A magnetic stripe credit card functions in the same manner. When a credit card is swiped at a store, the information from the data track interacts with the POS machine, data networks, and transaction-processing computers. This determines the customer’s information, account number, and credit limit. If the customer is under their limit and there are no holds on the account, the transaction will be completed.
Alternatives to a Magnetic Stripe
Newer technologies currently in use are set to replace the magnetic stripe in the coming years. The most common types include EMV chips and NFC technology.
EMV Chip or Chip Card
EMV (Europay, Mastercard, Visa) chips are embedded into the card and data read by a POS system much like a magnetic stripe card. When the EMV chip is used, each transaction creates an encrypted one-of-a-kind code, making it much harder for thieves to steal data when consumers use the card. EMV use is already widespread in the U.S. In 2015, most merchants complied with rules to accept EMV credit cards or face greater liability for fraudulent transactions. Although some credit cards today have both chips and stripes, the stripes may eventually be phased out.
Near Field Communications (NFC)
Near Field Communications (NFC) is a form of contactless communication between two devices. Supported devices can use NFC scanning to read special electronic tags attached to objects when holding a device within a few centimeters of it. Think Apple Pay: When your card is nearly touching the POS system, you’re able to pay for your purchases.
One of the main reasons the magnetic stripe card has been replaced with the EMV smart chip card is due to its security benefits. It is much harder for thieves to steal personal data from an encrypted EMV smart chip.
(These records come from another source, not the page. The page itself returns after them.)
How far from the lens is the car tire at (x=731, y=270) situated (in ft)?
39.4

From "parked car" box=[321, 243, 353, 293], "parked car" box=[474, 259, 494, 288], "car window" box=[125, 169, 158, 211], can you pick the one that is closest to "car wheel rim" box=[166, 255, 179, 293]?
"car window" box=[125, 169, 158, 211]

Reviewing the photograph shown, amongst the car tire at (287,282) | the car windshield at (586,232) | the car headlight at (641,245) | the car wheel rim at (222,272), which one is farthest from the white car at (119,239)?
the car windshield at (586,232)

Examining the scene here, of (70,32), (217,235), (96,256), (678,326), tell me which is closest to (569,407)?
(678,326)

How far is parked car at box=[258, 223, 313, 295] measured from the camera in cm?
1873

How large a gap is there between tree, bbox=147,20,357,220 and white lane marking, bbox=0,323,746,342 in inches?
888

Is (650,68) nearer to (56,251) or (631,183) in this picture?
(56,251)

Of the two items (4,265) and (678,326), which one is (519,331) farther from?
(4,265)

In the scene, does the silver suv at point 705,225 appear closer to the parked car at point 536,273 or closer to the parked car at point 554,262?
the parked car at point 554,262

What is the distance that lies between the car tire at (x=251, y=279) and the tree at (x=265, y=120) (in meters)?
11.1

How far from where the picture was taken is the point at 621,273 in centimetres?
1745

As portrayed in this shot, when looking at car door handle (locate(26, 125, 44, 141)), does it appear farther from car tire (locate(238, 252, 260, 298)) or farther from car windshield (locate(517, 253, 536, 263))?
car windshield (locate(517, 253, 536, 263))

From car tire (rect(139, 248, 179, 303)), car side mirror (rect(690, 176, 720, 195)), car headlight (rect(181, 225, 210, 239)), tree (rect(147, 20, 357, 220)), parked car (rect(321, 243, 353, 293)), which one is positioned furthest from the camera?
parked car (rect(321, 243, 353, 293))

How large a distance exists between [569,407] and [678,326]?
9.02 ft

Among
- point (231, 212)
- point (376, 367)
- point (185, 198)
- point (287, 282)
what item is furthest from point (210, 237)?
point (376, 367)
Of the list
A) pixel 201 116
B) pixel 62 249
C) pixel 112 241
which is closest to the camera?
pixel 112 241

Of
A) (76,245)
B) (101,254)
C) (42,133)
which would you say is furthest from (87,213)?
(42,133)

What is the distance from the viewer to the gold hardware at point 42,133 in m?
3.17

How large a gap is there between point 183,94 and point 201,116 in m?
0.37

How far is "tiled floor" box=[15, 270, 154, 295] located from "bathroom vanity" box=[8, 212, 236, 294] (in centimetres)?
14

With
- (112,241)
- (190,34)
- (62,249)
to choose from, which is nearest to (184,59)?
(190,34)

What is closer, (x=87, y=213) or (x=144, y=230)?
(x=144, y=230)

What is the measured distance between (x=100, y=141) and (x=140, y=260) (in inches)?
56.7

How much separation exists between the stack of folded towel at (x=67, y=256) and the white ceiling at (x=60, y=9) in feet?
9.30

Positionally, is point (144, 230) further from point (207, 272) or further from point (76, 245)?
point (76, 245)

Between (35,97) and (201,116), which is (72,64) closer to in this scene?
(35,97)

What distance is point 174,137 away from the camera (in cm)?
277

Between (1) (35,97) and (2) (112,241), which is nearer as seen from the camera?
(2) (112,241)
The History of the Magnetic Stripe Card
Though credit cards were first issued in 1951, it wasn’t until they were standardized in the 1970s with a magstripe that their usage exploded. Before the magnetic stripe card, credit card numbers were written down by hand by a store clerk and sent to the bank for payment. Later, cashiers could copy embossed numbers with a machine, but there was still no way to verify if there was enough money to cover the charge other than phoning the bank.
When infrastructure around the usage of magnetic stripe cards developed in the 1980s, it became a driving force behind the growth of the credit card industry. Now, cards are swiped nearly 50 billion times per year.
The inventor of the magnetic stripe card, IBM, didn’t patent the technology. Instead, it worked with the banking and airline industries to lobby for standardization so the technology could be used worldwide. IBM did, however, sell substantially more computers to support the technology behind magnetic stripe cards.
What’s Next for Magnetic Stripe Cards?
As technology evolves, the magnetic stripe card will give way to more advanced methods of transacting. In August 2021, Mastercard announced it would begin phasing out magnetic stripe technology. Starting in 2024, the magnetic stripe will start to disappear in certain places where chip technology is widely used (such as in Europe). In 2027, banks in the U.S. will no longer be required to issue cards with a stripe, and in 2029, no Mastercard will be issued with a magnetic stripe.
- Magnetic stripes carry personal information that can be validated instantly and accurately.
- The standardization of magnetic stripe cards in the 1970s allowed for cards to be used across the globe.
- Magnetic stripe technology is being replaced by more secure and convenient technology, such as EMV chips and NFC.